#### Questions to answer
1. In the yield engine FAQ, why does standard deployment take two to four weeks? Answer in one to three sentences.
2. Write out the stretch of the yield engine FAQ from "How long does" through "to two weeks.", word for word.
3. Add the next part of the yield engine FAQ, starting right after its last sentence.

#### Extract
________________
Answers to frequently asked questions about the Wishibam yield management engine.

Does the yield engine replace the retail manager?+
No. The engine continuously analyzes internal and external signals and generates actionable recommendations. The retail manager retains control over every decision: they can approve, adjust, or reject them with a single click. The AI gives them a head start, not autonomy.
What external signals does the engine analyze?+
Real-time competitor pricing, weather forecasts by geographic area, local events (sports, cultural, trade shows), and economic indicators. These data points are cross-referenced with your internal inventory and sales data to generate context-specific recommendations.
How long does it take to deploy the engine?+
Standard deployment takes two to four weeks. The data integration phase (inventory, sales, ERP) takes one week. Calibrating the engine to your margin rules and seasonal patterns takes an additional one to two weeks.
________________
#### Data section
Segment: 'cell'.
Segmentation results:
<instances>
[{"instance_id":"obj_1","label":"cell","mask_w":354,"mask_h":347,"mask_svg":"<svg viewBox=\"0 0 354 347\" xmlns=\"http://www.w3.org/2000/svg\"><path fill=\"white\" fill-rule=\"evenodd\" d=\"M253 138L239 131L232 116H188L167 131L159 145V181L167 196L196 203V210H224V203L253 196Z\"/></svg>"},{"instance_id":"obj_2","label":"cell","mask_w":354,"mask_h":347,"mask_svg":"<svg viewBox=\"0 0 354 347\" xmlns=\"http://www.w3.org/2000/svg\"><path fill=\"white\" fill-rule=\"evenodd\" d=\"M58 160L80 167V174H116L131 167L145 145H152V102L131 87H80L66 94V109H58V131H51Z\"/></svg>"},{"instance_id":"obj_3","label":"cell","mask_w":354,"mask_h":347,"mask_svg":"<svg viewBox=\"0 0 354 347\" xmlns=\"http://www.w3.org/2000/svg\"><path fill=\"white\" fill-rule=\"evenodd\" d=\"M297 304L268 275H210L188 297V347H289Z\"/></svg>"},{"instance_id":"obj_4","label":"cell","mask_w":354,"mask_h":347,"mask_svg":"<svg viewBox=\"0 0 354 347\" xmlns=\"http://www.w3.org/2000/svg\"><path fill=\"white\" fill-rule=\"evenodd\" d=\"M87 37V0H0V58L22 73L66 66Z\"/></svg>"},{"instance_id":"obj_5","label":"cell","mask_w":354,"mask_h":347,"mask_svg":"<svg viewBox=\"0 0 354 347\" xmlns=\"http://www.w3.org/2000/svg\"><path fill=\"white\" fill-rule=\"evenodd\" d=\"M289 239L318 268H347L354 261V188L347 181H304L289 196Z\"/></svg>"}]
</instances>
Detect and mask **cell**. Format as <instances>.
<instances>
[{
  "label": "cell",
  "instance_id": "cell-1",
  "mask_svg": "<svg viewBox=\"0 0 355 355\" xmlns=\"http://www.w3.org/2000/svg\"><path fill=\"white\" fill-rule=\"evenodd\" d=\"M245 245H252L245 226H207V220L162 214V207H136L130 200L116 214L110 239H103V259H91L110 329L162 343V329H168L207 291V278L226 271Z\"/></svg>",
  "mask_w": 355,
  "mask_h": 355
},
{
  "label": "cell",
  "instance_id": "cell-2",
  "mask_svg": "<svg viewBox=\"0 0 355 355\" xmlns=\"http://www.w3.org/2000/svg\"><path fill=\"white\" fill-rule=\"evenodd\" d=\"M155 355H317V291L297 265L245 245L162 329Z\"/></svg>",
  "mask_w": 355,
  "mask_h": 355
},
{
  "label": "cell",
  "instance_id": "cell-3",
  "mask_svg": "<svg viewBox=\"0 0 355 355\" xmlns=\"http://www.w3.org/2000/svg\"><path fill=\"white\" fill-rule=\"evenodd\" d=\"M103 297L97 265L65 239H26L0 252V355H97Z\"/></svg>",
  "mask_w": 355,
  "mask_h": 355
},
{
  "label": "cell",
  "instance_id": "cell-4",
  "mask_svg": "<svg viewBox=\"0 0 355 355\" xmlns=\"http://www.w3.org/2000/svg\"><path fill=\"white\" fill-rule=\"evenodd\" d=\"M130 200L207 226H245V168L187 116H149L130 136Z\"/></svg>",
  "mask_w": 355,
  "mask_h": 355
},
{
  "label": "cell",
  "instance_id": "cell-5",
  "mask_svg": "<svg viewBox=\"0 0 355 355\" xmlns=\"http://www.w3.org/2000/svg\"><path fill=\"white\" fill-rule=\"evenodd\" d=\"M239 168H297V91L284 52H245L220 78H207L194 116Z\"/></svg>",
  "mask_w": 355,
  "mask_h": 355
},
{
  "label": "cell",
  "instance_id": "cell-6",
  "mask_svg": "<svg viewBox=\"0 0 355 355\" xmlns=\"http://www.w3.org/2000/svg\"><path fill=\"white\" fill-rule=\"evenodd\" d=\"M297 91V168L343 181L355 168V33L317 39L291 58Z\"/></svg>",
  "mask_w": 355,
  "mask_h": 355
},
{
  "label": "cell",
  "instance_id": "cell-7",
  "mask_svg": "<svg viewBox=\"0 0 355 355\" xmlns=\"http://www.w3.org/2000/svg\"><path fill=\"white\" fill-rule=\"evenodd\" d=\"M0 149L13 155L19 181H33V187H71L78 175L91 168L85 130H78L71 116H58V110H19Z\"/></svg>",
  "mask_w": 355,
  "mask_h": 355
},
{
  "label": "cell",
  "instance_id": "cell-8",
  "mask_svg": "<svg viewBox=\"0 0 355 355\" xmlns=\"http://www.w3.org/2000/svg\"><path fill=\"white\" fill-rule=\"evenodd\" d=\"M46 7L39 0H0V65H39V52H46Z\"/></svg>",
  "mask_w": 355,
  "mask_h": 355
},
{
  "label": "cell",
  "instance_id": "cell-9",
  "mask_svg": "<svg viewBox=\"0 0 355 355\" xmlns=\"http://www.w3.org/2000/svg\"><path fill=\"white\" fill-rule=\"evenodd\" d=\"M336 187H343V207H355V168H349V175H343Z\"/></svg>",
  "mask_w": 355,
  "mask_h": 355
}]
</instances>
________________
#### Responses in order
1. Deployment has two phases. Bringing in the inventory, sales, and ERP data takes one week, and tuning the engine to your margin rules and seasonal patterns takes another one to two weeks.

2.
How long does it take to deploy the engine?+
Standard deployment takes two to four weeks. The data integration phase (inventory, sales, ERP) takes one week. Calibrating the engine to your margin rules and seasonal patterns takes an additional one to two weeks.

3.
Is AI-powered yield management suitable for franchise networks?+
Yes. The platform is designed to support decentralized structures. Each member receives recommendations tailored to the performance of their specific location, while the network headquarters has a consolidated and actionable overview of the entire network.
How does this yield differ from hotel or airline yields?+
The airline and hotel sectors manage a unique, perishable inventory. The retail sector manages a physical inventory spread across dozens of retail locations, with constraints related to transfers, seasonality, and long-term customer relationships. The Wishibam engine is tailored to these specific constraints.